In questa fase (tra il 1969 e il 1970) dalla lettura dei verbali è palpabile l’imbarazzato silenzio del dott. Cuccia, con Mediobanca indirettamente controllata dall’IRI il cui Presidente siede al suo fianco in Sindacato e, per rassicurare i privati, silenziosi anche in quanto titolari di quote minime, non manca di sottolineare la tradizionale indipendenza magnanimamente accordata alle tre BIN. In questa fase i compiti assegnati a Mediobanca sono strettamente tecnici/di segreteria, volti fondamentalmente a mettere sempre più alle strette l’ing. Valerio.

Finalmente, nella primavera 1970 (a oltre quattro anni di distanza dalla costituzione del Sindacato, fondato a mio avviso anche sull’obiettivo non scritto di metterlo sotto tutela/rimpiazzarlo), il nodo Valerio si scioglie con le sue dimissioni e alla presidenza sale il sen. Merzagora i cui primi atti sono il ripristino di una corretta “corporate governance” con riperimetrazione del ruolo del Sindacato a quello di azionista e l’avvio di una “due diligence” che, tra l’altro, scoperchia i fondi extracontabili gestiti dalla precedente presidenza.

La presidenza Merzagora dura però solo un semestre nel corso del quale si cerca di rafforzare senza successo il fronte privato e ENI predispone una sorta di piano di ristrutturazione del gruppo Montedison.
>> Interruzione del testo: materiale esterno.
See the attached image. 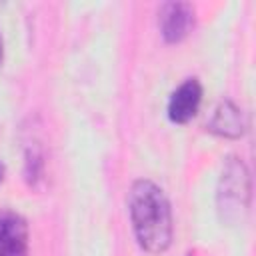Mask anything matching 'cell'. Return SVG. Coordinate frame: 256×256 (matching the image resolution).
<instances>
[{
	"instance_id": "6da1fadb",
	"label": "cell",
	"mask_w": 256,
	"mask_h": 256,
	"mask_svg": "<svg viewBox=\"0 0 256 256\" xmlns=\"http://www.w3.org/2000/svg\"><path fill=\"white\" fill-rule=\"evenodd\" d=\"M128 212L136 242L142 250L160 254L172 244V210L158 184L146 178L136 180L128 192Z\"/></svg>"
},
{
	"instance_id": "7a4b0ae2",
	"label": "cell",
	"mask_w": 256,
	"mask_h": 256,
	"mask_svg": "<svg viewBox=\"0 0 256 256\" xmlns=\"http://www.w3.org/2000/svg\"><path fill=\"white\" fill-rule=\"evenodd\" d=\"M250 198V176L246 166L230 158L224 166V172L220 176V186H218V210L224 214L226 220L238 218L240 210H246Z\"/></svg>"
},
{
	"instance_id": "3957f363",
	"label": "cell",
	"mask_w": 256,
	"mask_h": 256,
	"mask_svg": "<svg viewBox=\"0 0 256 256\" xmlns=\"http://www.w3.org/2000/svg\"><path fill=\"white\" fill-rule=\"evenodd\" d=\"M0 256H28L26 220L12 210H0Z\"/></svg>"
},
{
	"instance_id": "277c9868",
	"label": "cell",
	"mask_w": 256,
	"mask_h": 256,
	"mask_svg": "<svg viewBox=\"0 0 256 256\" xmlns=\"http://www.w3.org/2000/svg\"><path fill=\"white\" fill-rule=\"evenodd\" d=\"M202 102V86L198 78H186L168 100V118L174 124H186L192 120Z\"/></svg>"
},
{
	"instance_id": "5b68a950",
	"label": "cell",
	"mask_w": 256,
	"mask_h": 256,
	"mask_svg": "<svg viewBox=\"0 0 256 256\" xmlns=\"http://www.w3.org/2000/svg\"><path fill=\"white\" fill-rule=\"evenodd\" d=\"M194 26V8L188 2H166L160 8V32L166 42H180Z\"/></svg>"
},
{
	"instance_id": "8992f818",
	"label": "cell",
	"mask_w": 256,
	"mask_h": 256,
	"mask_svg": "<svg viewBox=\"0 0 256 256\" xmlns=\"http://www.w3.org/2000/svg\"><path fill=\"white\" fill-rule=\"evenodd\" d=\"M244 128H246L244 114L232 100H222L208 122V130L224 138H238L244 134Z\"/></svg>"
},
{
	"instance_id": "52a82bcc",
	"label": "cell",
	"mask_w": 256,
	"mask_h": 256,
	"mask_svg": "<svg viewBox=\"0 0 256 256\" xmlns=\"http://www.w3.org/2000/svg\"><path fill=\"white\" fill-rule=\"evenodd\" d=\"M2 56H4V46H2V36H0V62H2Z\"/></svg>"
},
{
	"instance_id": "ba28073f",
	"label": "cell",
	"mask_w": 256,
	"mask_h": 256,
	"mask_svg": "<svg viewBox=\"0 0 256 256\" xmlns=\"http://www.w3.org/2000/svg\"><path fill=\"white\" fill-rule=\"evenodd\" d=\"M2 176H4V166H2V162H0V182H2Z\"/></svg>"
},
{
	"instance_id": "9c48e42d",
	"label": "cell",
	"mask_w": 256,
	"mask_h": 256,
	"mask_svg": "<svg viewBox=\"0 0 256 256\" xmlns=\"http://www.w3.org/2000/svg\"><path fill=\"white\" fill-rule=\"evenodd\" d=\"M186 256H194V254H186Z\"/></svg>"
}]
</instances>
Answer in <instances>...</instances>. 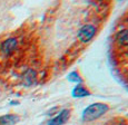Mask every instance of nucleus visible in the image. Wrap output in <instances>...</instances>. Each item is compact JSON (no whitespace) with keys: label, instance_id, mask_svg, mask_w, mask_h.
<instances>
[{"label":"nucleus","instance_id":"nucleus-8","mask_svg":"<svg viewBox=\"0 0 128 125\" xmlns=\"http://www.w3.org/2000/svg\"><path fill=\"white\" fill-rule=\"evenodd\" d=\"M116 41L120 46H128V29H122L116 35Z\"/></svg>","mask_w":128,"mask_h":125},{"label":"nucleus","instance_id":"nucleus-4","mask_svg":"<svg viewBox=\"0 0 128 125\" xmlns=\"http://www.w3.org/2000/svg\"><path fill=\"white\" fill-rule=\"evenodd\" d=\"M69 117H70V111L67 108H64V109H61L55 117L49 119L47 124L48 125H64L68 122Z\"/></svg>","mask_w":128,"mask_h":125},{"label":"nucleus","instance_id":"nucleus-6","mask_svg":"<svg viewBox=\"0 0 128 125\" xmlns=\"http://www.w3.org/2000/svg\"><path fill=\"white\" fill-rule=\"evenodd\" d=\"M72 96L76 98H82V97H87L90 95V92L88 90V88H86L84 85L78 84L77 86L72 89Z\"/></svg>","mask_w":128,"mask_h":125},{"label":"nucleus","instance_id":"nucleus-2","mask_svg":"<svg viewBox=\"0 0 128 125\" xmlns=\"http://www.w3.org/2000/svg\"><path fill=\"white\" fill-rule=\"evenodd\" d=\"M96 33H97V28H96L95 25H92V24H86V25H84L78 30V34H77L78 40L82 44H88L90 40H92Z\"/></svg>","mask_w":128,"mask_h":125},{"label":"nucleus","instance_id":"nucleus-7","mask_svg":"<svg viewBox=\"0 0 128 125\" xmlns=\"http://www.w3.org/2000/svg\"><path fill=\"white\" fill-rule=\"evenodd\" d=\"M19 121V117L14 114H7L0 116V125H14Z\"/></svg>","mask_w":128,"mask_h":125},{"label":"nucleus","instance_id":"nucleus-3","mask_svg":"<svg viewBox=\"0 0 128 125\" xmlns=\"http://www.w3.org/2000/svg\"><path fill=\"white\" fill-rule=\"evenodd\" d=\"M18 47V39L16 37H9L0 45V54L4 56H10Z\"/></svg>","mask_w":128,"mask_h":125},{"label":"nucleus","instance_id":"nucleus-5","mask_svg":"<svg viewBox=\"0 0 128 125\" xmlns=\"http://www.w3.org/2000/svg\"><path fill=\"white\" fill-rule=\"evenodd\" d=\"M37 80V73L32 68H28L22 74V84L26 86H31Z\"/></svg>","mask_w":128,"mask_h":125},{"label":"nucleus","instance_id":"nucleus-1","mask_svg":"<svg viewBox=\"0 0 128 125\" xmlns=\"http://www.w3.org/2000/svg\"><path fill=\"white\" fill-rule=\"evenodd\" d=\"M109 106L105 103H94L90 104L89 106H87L82 111V117L84 122H92L95 119L99 118L100 116H102L104 114L108 112Z\"/></svg>","mask_w":128,"mask_h":125},{"label":"nucleus","instance_id":"nucleus-9","mask_svg":"<svg viewBox=\"0 0 128 125\" xmlns=\"http://www.w3.org/2000/svg\"><path fill=\"white\" fill-rule=\"evenodd\" d=\"M68 79L72 83H77V84H82V78L80 77V75L78 74L77 72H72L68 75Z\"/></svg>","mask_w":128,"mask_h":125}]
</instances>
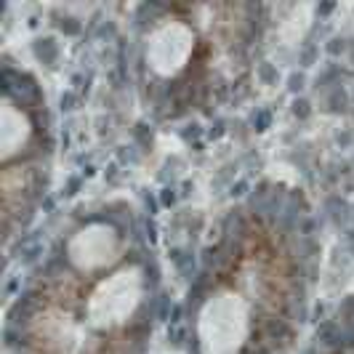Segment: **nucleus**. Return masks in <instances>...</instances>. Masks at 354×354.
Here are the masks:
<instances>
[{"label":"nucleus","instance_id":"f257e3e1","mask_svg":"<svg viewBox=\"0 0 354 354\" xmlns=\"http://www.w3.org/2000/svg\"><path fill=\"white\" fill-rule=\"evenodd\" d=\"M160 266L125 197L83 202L27 274L5 314V354H144Z\"/></svg>","mask_w":354,"mask_h":354},{"label":"nucleus","instance_id":"f03ea898","mask_svg":"<svg viewBox=\"0 0 354 354\" xmlns=\"http://www.w3.org/2000/svg\"><path fill=\"white\" fill-rule=\"evenodd\" d=\"M314 253L309 208L293 189L232 208L189 288V354H285L306 317Z\"/></svg>","mask_w":354,"mask_h":354},{"label":"nucleus","instance_id":"7ed1b4c3","mask_svg":"<svg viewBox=\"0 0 354 354\" xmlns=\"http://www.w3.org/2000/svg\"><path fill=\"white\" fill-rule=\"evenodd\" d=\"M245 5H147L136 69L150 104L168 117L218 101L248 61Z\"/></svg>","mask_w":354,"mask_h":354},{"label":"nucleus","instance_id":"20e7f679","mask_svg":"<svg viewBox=\"0 0 354 354\" xmlns=\"http://www.w3.org/2000/svg\"><path fill=\"white\" fill-rule=\"evenodd\" d=\"M51 125L32 75L3 64V232L11 240L38 213L51 179Z\"/></svg>","mask_w":354,"mask_h":354}]
</instances>
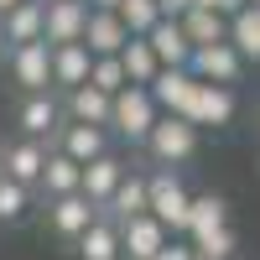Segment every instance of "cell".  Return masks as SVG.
Returning <instances> with one entry per match:
<instances>
[{
	"label": "cell",
	"instance_id": "cell-17",
	"mask_svg": "<svg viewBox=\"0 0 260 260\" xmlns=\"http://www.w3.org/2000/svg\"><path fill=\"white\" fill-rule=\"evenodd\" d=\"M146 42H151V52H156L167 68H187L192 42H187V31H182V21H177V16H161L156 26L146 31Z\"/></svg>",
	"mask_w": 260,
	"mask_h": 260
},
{
	"label": "cell",
	"instance_id": "cell-1",
	"mask_svg": "<svg viewBox=\"0 0 260 260\" xmlns=\"http://www.w3.org/2000/svg\"><path fill=\"white\" fill-rule=\"evenodd\" d=\"M156 115H161V104L151 99L146 83H125L110 99V136L125 141V146H141L151 136V125H156Z\"/></svg>",
	"mask_w": 260,
	"mask_h": 260
},
{
	"label": "cell",
	"instance_id": "cell-16",
	"mask_svg": "<svg viewBox=\"0 0 260 260\" xmlns=\"http://www.w3.org/2000/svg\"><path fill=\"white\" fill-rule=\"evenodd\" d=\"M47 47H52V89L57 94L89 78V62H94L89 42H47Z\"/></svg>",
	"mask_w": 260,
	"mask_h": 260
},
{
	"label": "cell",
	"instance_id": "cell-37",
	"mask_svg": "<svg viewBox=\"0 0 260 260\" xmlns=\"http://www.w3.org/2000/svg\"><path fill=\"white\" fill-rule=\"evenodd\" d=\"M255 6H260V0H255Z\"/></svg>",
	"mask_w": 260,
	"mask_h": 260
},
{
	"label": "cell",
	"instance_id": "cell-11",
	"mask_svg": "<svg viewBox=\"0 0 260 260\" xmlns=\"http://www.w3.org/2000/svg\"><path fill=\"white\" fill-rule=\"evenodd\" d=\"M125 156H120V151L110 146V151H99V156L94 161H83V177H78V192H83V198H89V203H110V192L120 187V177H125Z\"/></svg>",
	"mask_w": 260,
	"mask_h": 260
},
{
	"label": "cell",
	"instance_id": "cell-20",
	"mask_svg": "<svg viewBox=\"0 0 260 260\" xmlns=\"http://www.w3.org/2000/svg\"><path fill=\"white\" fill-rule=\"evenodd\" d=\"M37 187L31 182H16V177H6V172H0V229H21L37 213Z\"/></svg>",
	"mask_w": 260,
	"mask_h": 260
},
{
	"label": "cell",
	"instance_id": "cell-29",
	"mask_svg": "<svg viewBox=\"0 0 260 260\" xmlns=\"http://www.w3.org/2000/svg\"><path fill=\"white\" fill-rule=\"evenodd\" d=\"M219 224H224V198H192V208H187V234L192 240L219 229Z\"/></svg>",
	"mask_w": 260,
	"mask_h": 260
},
{
	"label": "cell",
	"instance_id": "cell-4",
	"mask_svg": "<svg viewBox=\"0 0 260 260\" xmlns=\"http://www.w3.org/2000/svg\"><path fill=\"white\" fill-rule=\"evenodd\" d=\"M187 208H192V198H187V187H182V177L172 167L146 172V213H156L167 229L187 234Z\"/></svg>",
	"mask_w": 260,
	"mask_h": 260
},
{
	"label": "cell",
	"instance_id": "cell-32",
	"mask_svg": "<svg viewBox=\"0 0 260 260\" xmlns=\"http://www.w3.org/2000/svg\"><path fill=\"white\" fill-rule=\"evenodd\" d=\"M192 6H208V11H219V16H234L245 0H192Z\"/></svg>",
	"mask_w": 260,
	"mask_h": 260
},
{
	"label": "cell",
	"instance_id": "cell-22",
	"mask_svg": "<svg viewBox=\"0 0 260 260\" xmlns=\"http://www.w3.org/2000/svg\"><path fill=\"white\" fill-rule=\"evenodd\" d=\"M42 11H47V0H16L11 11H0L6 47H11V42H31V37H42Z\"/></svg>",
	"mask_w": 260,
	"mask_h": 260
},
{
	"label": "cell",
	"instance_id": "cell-21",
	"mask_svg": "<svg viewBox=\"0 0 260 260\" xmlns=\"http://www.w3.org/2000/svg\"><path fill=\"white\" fill-rule=\"evenodd\" d=\"M62 115L68 120H89V125H110V94L83 78L73 89H62Z\"/></svg>",
	"mask_w": 260,
	"mask_h": 260
},
{
	"label": "cell",
	"instance_id": "cell-33",
	"mask_svg": "<svg viewBox=\"0 0 260 260\" xmlns=\"http://www.w3.org/2000/svg\"><path fill=\"white\" fill-rule=\"evenodd\" d=\"M156 6H161V16H182V11L192 6V0H156Z\"/></svg>",
	"mask_w": 260,
	"mask_h": 260
},
{
	"label": "cell",
	"instance_id": "cell-23",
	"mask_svg": "<svg viewBox=\"0 0 260 260\" xmlns=\"http://www.w3.org/2000/svg\"><path fill=\"white\" fill-rule=\"evenodd\" d=\"M229 42H234V52L245 62H260V6L255 0H245V6L229 16Z\"/></svg>",
	"mask_w": 260,
	"mask_h": 260
},
{
	"label": "cell",
	"instance_id": "cell-8",
	"mask_svg": "<svg viewBox=\"0 0 260 260\" xmlns=\"http://www.w3.org/2000/svg\"><path fill=\"white\" fill-rule=\"evenodd\" d=\"M47 146L68 151L73 161H94L99 151H110V146H115V136H110V125H89V120H68V115H62V125L52 130V141H47Z\"/></svg>",
	"mask_w": 260,
	"mask_h": 260
},
{
	"label": "cell",
	"instance_id": "cell-7",
	"mask_svg": "<svg viewBox=\"0 0 260 260\" xmlns=\"http://www.w3.org/2000/svg\"><path fill=\"white\" fill-rule=\"evenodd\" d=\"M187 73H192V78H203V83H240L245 57L234 52V42H229V37H224V42H203V47H192Z\"/></svg>",
	"mask_w": 260,
	"mask_h": 260
},
{
	"label": "cell",
	"instance_id": "cell-6",
	"mask_svg": "<svg viewBox=\"0 0 260 260\" xmlns=\"http://www.w3.org/2000/svg\"><path fill=\"white\" fill-rule=\"evenodd\" d=\"M11 125H16V136H37V141H52V130L62 125V94H57V89L16 94V104H11Z\"/></svg>",
	"mask_w": 260,
	"mask_h": 260
},
{
	"label": "cell",
	"instance_id": "cell-5",
	"mask_svg": "<svg viewBox=\"0 0 260 260\" xmlns=\"http://www.w3.org/2000/svg\"><path fill=\"white\" fill-rule=\"evenodd\" d=\"M37 208H42L47 234H52V240H62V245H73L78 234L94 224V213H99V203H89L78 187H73V192H57V198H42Z\"/></svg>",
	"mask_w": 260,
	"mask_h": 260
},
{
	"label": "cell",
	"instance_id": "cell-31",
	"mask_svg": "<svg viewBox=\"0 0 260 260\" xmlns=\"http://www.w3.org/2000/svg\"><path fill=\"white\" fill-rule=\"evenodd\" d=\"M151 260H198V250H192V245H182V240H167V245L151 255Z\"/></svg>",
	"mask_w": 260,
	"mask_h": 260
},
{
	"label": "cell",
	"instance_id": "cell-26",
	"mask_svg": "<svg viewBox=\"0 0 260 260\" xmlns=\"http://www.w3.org/2000/svg\"><path fill=\"white\" fill-rule=\"evenodd\" d=\"M120 62H125V78H130V83H151V78H156V68H161V57L151 52L146 37H130L125 47H120Z\"/></svg>",
	"mask_w": 260,
	"mask_h": 260
},
{
	"label": "cell",
	"instance_id": "cell-24",
	"mask_svg": "<svg viewBox=\"0 0 260 260\" xmlns=\"http://www.w3.org/2000/svg\"><path fill=\"white\" fill-rule=\"evenodd\" d=\"M104 213H110V219H130V213H146V172L125 167V177H120V187L110 192Z\"/></svg>",
	"mask_w": 260,
	"mask_h": 260
},
{
	"label": "cell",
	"instance_id": "cell-10",
	"mask_svg": "<svg viewBox=\"0 0 260 260\" xmlns=\"http://www.w3.org/2000/svg\"><path fill=\"white\" fill-rule=\"evenodd\" d=\"M42 161H47V141H37V136H11V141H0V172H6V177L37 187Z\"/></svg>",
	"mask_w": 260,
	"mask_h": 260
},
{
	"label": "cell",
	"instance_id": "cell-35",
	"mask_svg": "<svg viewBox=\"0 0 260 260\" xmlns=\"http://www.w3.org/2000/svg\"><path fill=\"white\" fill-rule=\"evenodd\" d=\"M11 6H16V0H0V11H11Z\"/></svg>",
	"mask_w": 260,
	"mask_h": 260
},
{
	"label": "cell",
	"instance_id": "cell-3",
	"mask_svg": "<svg viewBox=\"0 0 260 260\" xmlns=\"http://www.w3.org/2000/svg\"><path fill=\"white\" fill-rule=\"evenodd\" d=\"M0 68H6V78H11L16 94L52 89V47H47L42 37H31V42H11V47L0 52Z\"/></svg>",
	"mask_w": 260,
	"mask_h": 260
},
{
	"label": "cell",
	"instance_id": "cell-15",
	"mask_svg": "<svg viewBox=\"0 0 260 260\" xmlns=\"http://www.w3.org/2000/svg\"><path fill=\"white\" fill-rule=\"evenodd\" d=\"M78 260H120V219H110V213H94V224L73 240Z\"/></svg>",
	"mask_w": 260,
	"mask_h": 260
},
{
	"label": "cell",
	"instance_id": "cell-9",
	"mask_svg": "<svg viewBox=\"0 0 260 260\" xmlns=\"http://www.w3.org/2000/svg\"><path fill=\"white\" fill-rule=\"evenodd\" d=\"M167 240H172V229L156 213H130V219H120V260H151Z\"/></svg>",
	"mask_w": 260,
	"mask_h": 260
},
{
	"label": "cell",
	"instance_id": "cell-25",
	"mask_svg": "<svg viewBox=\"0 0 260 260\" xmlns=\"http://www.w3.org/2000/svg\"><path fill=\"white\" fill-rule=\"evenodd\" d=\"M177 21H182V31H187L192 47H203V42H224V37H229V16L208 11V6H187Z\"/></svg>",
	"mask_w": 260,
	"mask_h": 260
},
{
	"label": "cell",
	"instance_id": "cell-14",
	"mask_svg": "<svg viewBox=\"0 0 260 260\" xmlns=\"http://www.w3.org/2000/svg\"><path fill=\"white\" fill-rule=\"evenodd\" d=\"M187 120L192 125H229L234 120V94H229V83H203L198 78V94H192V104H187Z\"/></svg>",
	"mask_w": 260,
	"mask_h": 260
},
{
	"label": "cell",
	"instance_id": "cell-2",
	"mask_svg": "<svg viewBox=\"0 0 260 260\" xmlns=\"http://www.w3.org/2000/svg\"><path fill=\"white\" fill-rule=\"evenodd\" d=\"M141 151H146L156 167H182V161L198 156V125H192L187 115L161 110V115H156V125H151V136L141 141Z\"/></svg>",
	"mask_w": 260,
	"mask_h": 260
},
{
	"label": "cell",
	"instance_id": "cell-30",
	"mask_svg": "<svg viewBox=\"0 0 260 260\" xmlns=\"http://www.w3.org/2000/svg\"><path fill=\"white\" fill-rule=\"evenodd\" d=\"M192 250H198V255H213V260H229V255H234V234L219 224V229L198 234V240H192Z\"/></svg>",
	"mask_w": 260,
	"mask_h": 260
},
{
	"label": "cell",
	"instance_id": "cell-19",
	"mask_svg": "<svg viewBox=\"0 0 260 260\" xmlns=\"http://www.w3.org/2000/svg\"><path fill=\"white\" fill-rule=\"evenodd\" d=\"M83 42H89V52L104 57V52H120L130 42V26L120 21V11H94L89 6V26H83Z\"/></svg>",
	"mask_w": 260,
	"mask_h": 260
},
{
	"label": "cell",
	"instance_id": "cell-18",
	"mask_svg": "<svg viewBox=\"0 0 260 260\" xmlns=\"http://www.w3.org/2000/svg\"><path fill=\"white\" fill-rule=\"evenodd\" d=\"M83 177V161H73L68 151L47 146V161H42V177H37V198H57V192H73Z\"/></svg>",
	"mask_w": 260,
	"mask_h": 260
},
{
	"label": "cell",
	"instance_id": "cell-27",
	"mask_svg": "<svg viewBox=\"0 0 260 260\" xmlns=\"http://www.w3.org/2000/svg\"><path fill=\"white\" fill-rule=\"evenodd\" d=\"M89 83H94V89H104V94L115 99V94L125 89V83H130V78H125V62H120V52H104V57H94V62H89Z\"/></svg>",
	"mask_w": 260,
	"mask_h": 260
},
{
	"label": "cell",
	"instance_id": "cell-12",
	"mask_svg": "<svg viewBox=\"0 0 260 260\" xmlns=\"http://www.w3.org/2000/svg\"><path fill=\"white\" fill-rule=\"evenodd\" d=\"M89 0H47L42 11V42H83Z\"/></svg>",
	"mask_w": 260,
	"mask_h": 260
},
{
	"label": "cell",
	"instance_id": "cell-34",
	"mask_svg": "<svg viewBox=\"0 0 260 260\" xmlns=\"http://www.w3.org/2000/svg\"><path fill=\"white\" fill-rule=\"evenodd\" d=\"M89 6H94V11H115L120 0H89Z\"/></svg>",
	"mask_w": 260,
	"mask_h": 260
},
{
	"label": "cell",
	"instance_id": "cell-36",
	"mask_svg": "<svg viewBox=\"0 0 260 260\" xmlns=\"http://www.w3.org/2000/svg\"><path fill=\"white\" fill-rule=\"evenodd\" d=\"M0 52H6V31H0Z\"/></svg>",
	"mask_w": 260,
	"mask_h": 260
},
{
	"label": "cell",
	"instance_id": "cell-28",
	"mask_svg": "<svg viewBox=\"0 0 260 260\" xmlns=\"http://www.w3.org/2000/svg\"><path fill=\"white\" fill-rule=\"evenodd\" d=\"M115 11H120V21L130 26V37H146V31L161 21V6H156V0H120Z\"/></svg>",
	"mask_w": 260,
	"mask_h": 260
},
{
	"label": "cell",
	"instance_id": "cell-13",
	"mask_svg": "<svg viewBox=\"0 0 260 260\" xmlns=\"http://www.w3.org/2000/svg\"><path fill=\"white\" fill-rule=\"evenodd\" d=\"M151 89V99L161 104V110H172V115H187V104H192V94H198V78H192L187 68H156V78L146 83Z\"/></svg>",
	"mask_w": 260,
	"mask_h": 260
}]
</instances>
La sua sostituzione evidenzia che le decisioni ormai si prendono altrove anche rispetto al Sindacato: la riunione del 10 dicembre 1970 indica alcuni nomi (tra cui spicca in negativo il primo della lista, quel Giuseppe Arcaini che di lì a poco sarà travolto dallo scandalo Italcasse) ma il 15 dicembre viene nominato Presidente l’on. Campilli che resterà in carica solo quattro mesi, posto che il 22 aprile il Sindacato, in adesione all’arbitrato del Governatore Carli (in rapporti improntati a reciproca stima e identità di vedute con il dott. Cuccia), indica per la presidenza Eugenio Cefis che abbandona l’ENI per sbarcare a Foro Buonaparte, lasciando il lettore desideroso di leggere le puntate successive.

Immagino che il dott. Cuccia abbia tirato un seppur temporaneo sospiro di sollievo: meglio un carattere forte e indipendente, di provenienza pubblica e quindi in grado di contenere l’IRI per potergli consentire maggiori margini di autonomia. E infatti, come si vedrà, lo “Schema di indicazioni programmatiche” del neo Presidente al Sindacato e al Consiglio Montedison ricalca fedelmente la bozza predisposta dal dott. Cuccia.

I documenti dall'Archivio Storico

I verbali hanno il pregio dell’immediatezza e conducono il lettore dentro all’Archivio di Mediobanca che conserva molte altre sorprese.

La presentazione del libro

Il volume viene presentato il 17 maggio 2023 presso la sede di Mediobanca.

L’Archivio storico di Mediobanca si arricchisce grazie alla pubblicazione dei documenti dal 1967 al 1973. L’archivio è digitalizzato e tutte le carte sono consultabili online. Questa nuova apertura segue quella del 2019 quando furono resi consultabili i documenti dei primi venti anni di attività, dal 1946 al 1966.